I'm doing a second Ph.D., in philosophy, specifically the philosophy of science and technology (with a focus on Artificial Intelligence), at the University of São Paulo. I study the Turing Test, its ontological and pragmatic implications for what it means these days to be a human being (or a machine), and for the societal impact of AI. I'm a member of the (professional philosophy) Association for Scientiae Studia, and the Association for the Philosophy and History of Science of the Southern Cone.
My computer science research is currently concerned with the semi-automatic construction of knowledge bases (so-called AKBC) for specific domains, which relies on natural language processing and also generally available information sources like Wikidata, Wordnet, FrameNet etc. I'm also an expert on a variety of knowledge engineering, data quality, and ETL (for data warehousing) problems, towards answering keyword, natural language, or structured queries based on high-quality (trustable) structured data. Please find my publications at DBLP. (For Brazilians, here's my CNPq Lattes: http://lattes.cnpq.br/3537386106760841).

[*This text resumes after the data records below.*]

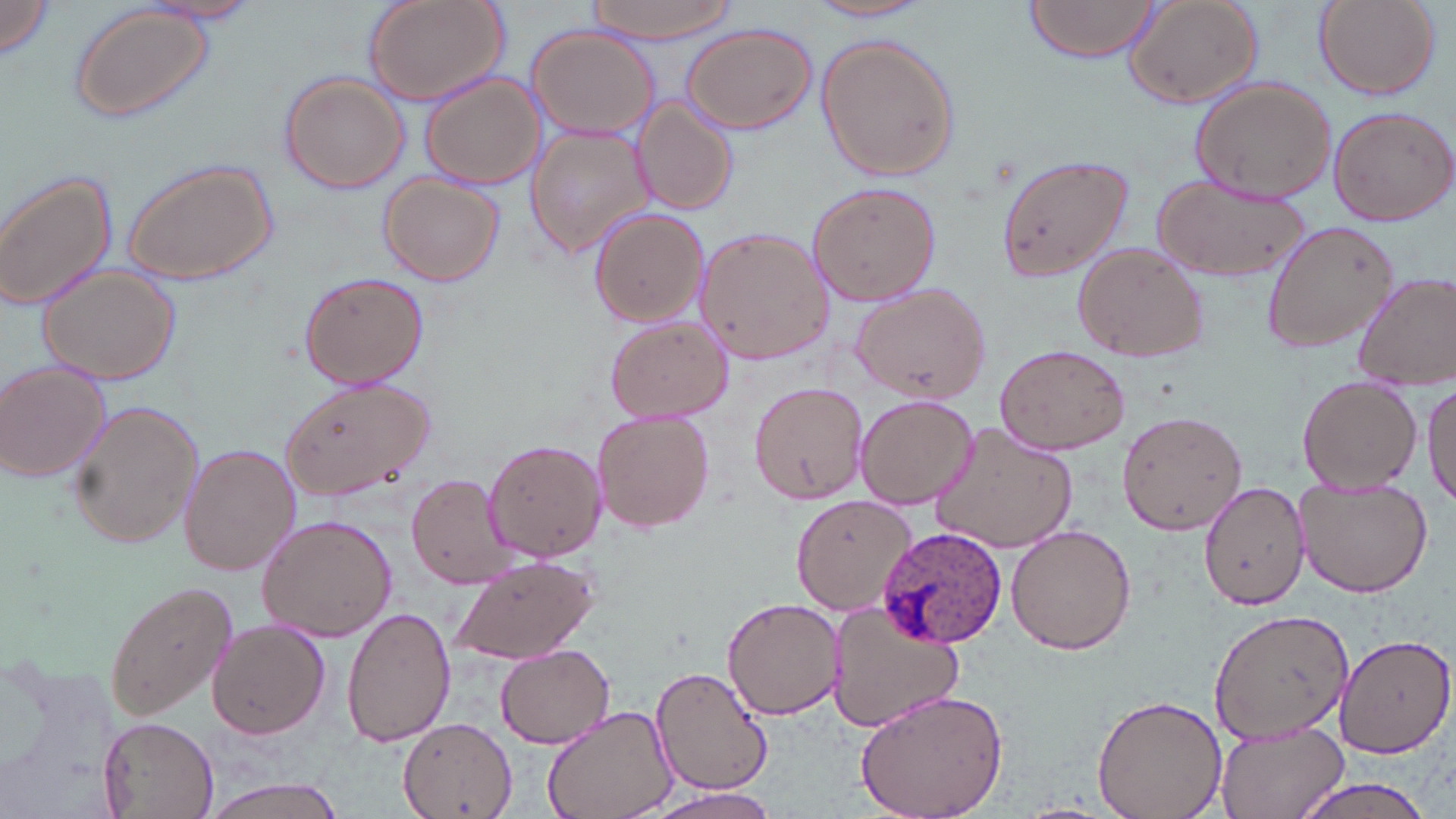
Summary:
  - Coordinate format: approximate bounding boxes as [x1, y1, x2, y2] in pixels
  - Uninfected red blood cell locations: [0, 0, 58, 62], [143, 0, 263, 28], [362, 0, 511, 109], [587, 0, 742, 43], [1021, 0, 1165, 62], [1121, 0, 1264, 109], [1313, 0, 1439, 98], [809, 1, 933, 24], [68, 2, 216, 123], [681, 24, 817, 134], [527, 26, 660, 139], [816, 32, 960, 183], [279, 71, 408, 194], [419, 71, 546, 189], [1190, 77, 1333, 205], [632, 98, 739, 219], [1327, 105, 1455, 225], [524, 125, 655, 258], [994, 150, 1133, 282], [120, 159, 278, 285], [0, 170, 122, 312], [378, 174, 505, 287], [1151, 174, 1311, 284], [805, 179, 942, 307], [589, 207, 709, 327], [1262, 218, 1400, 355], [693, 227, 834, 366], [1070, 241, 1209, 363], [39, 265, 180, 387], [299, 270, 428, 390], [1356, 272, 1456, 390], [849, 282, 990, 403], [603, 317, 732, 423], [994, 342, 1131, 455], [0, 361, 111, 484], [275, 374, 435, 503], [1297, 374, 1421, 493], [748, 378, 869, 504], [1423, 380, 1456, 504], [854, 395, 979, 509], [67, 399, 205, 550], [592, 408, 716, 535], [1117, 408, 1247, 537], [930, 422, 1079, 555], [484, 439, 607, 561], [181, 443, 300, 576], [406, 473, 524, 589], [1201, 481, 1313, 611], [1294, 485, 1433, 598], [792, 494, 914, 613], [257, 515, 397, 642], [1006, 523, 1136, 655], [448, 552, 600, 666], [105, 580, 240, 721], [721, 597, 844, 719], [827, 602, 965, 733], [342, 604, 457, 747], [1207, 606, 1354, 746], [207, 620, 330, 741], [1333, 632, 1455, 756], [495, 644, 615, 748], [651, 665, 774, 795], [852, 687, 1010, 819], [1091, 692, 1228, 819], [543, 704, 677, 819], [97, 716, 218, 819], [396, 717, 519, 819], [1211, 717, 1351, 819], [1281, 775, 1443, 819], [204, 779, 347, 817], [642, 788, 781, 819]
  - Plasmodium ovale-infected red blood cell locations: [874, 524, 1006, 647]
  - Slide-level diagnosis: Plasmodium ovale
  - Modality: light microscopy
  - Field of view: one of a larger specimen
  - Magnification: 1000x
  - Image size: 1456×819 pixels
  - Stain: May-Grünwald-Giemsa
  - Preparation: thin blood film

At IBM Research Brasil, I work under the leadership of Dr. Renato Cerqueira on the design and application of AI techniques to serve the natural resources industry. In my postdoc at the University of Michigan/Ann Arbor under the guidance of Prof. H. V. Jagadish, I have developed a Bayesian smoothing algorithm, Bsmooth, for the disambiguation of search and natural language queries issued against a relational database, by building on information available from the database schema and a user-interaction log. In my Ph.D. at the National Laboratory for Scientific Computing (LNCC)/Brazil, supervised by Prof. Fabio Porto, I have developed a technique, named Y-DB, to extract synthetic scientific datasets from competing mathematical models (seen as alternative hypotheses, and given in MathML), and then generate a probabilistic relational database whose structure is defined automatically with correctness guarantees. The "magic" here is to unveil the implicit structure in a mathematical model and translate it automatically onto a probabilistic relational model (so-called U-relations). As part of that research, I have fixed the status of a classical AI algorithm on causal reasoning proposed in the 1950's by Nobel-laureate Herbert Simon.
I earned my Ph.D. in Computational Modeling (with focus on Data Science) in January 2015 from the National Laboratory for Scientific Computing (LNCC) in Brazil. Recently my thesis has been nominated to the 2016 nation-wide edition of 'Prêmio CAPES de Teses'. During my Ph.D. I've been awarded an IBM PhD Fellowship (2013-14), and a FAPERJ 'Bolsa Nota 10' PhD Distinguished Scholarship (2013-15). I also hold a M.Sc. and a B.Sc. in Computer Science from the Federal University of Espirito Santo (UFES) in Brazil.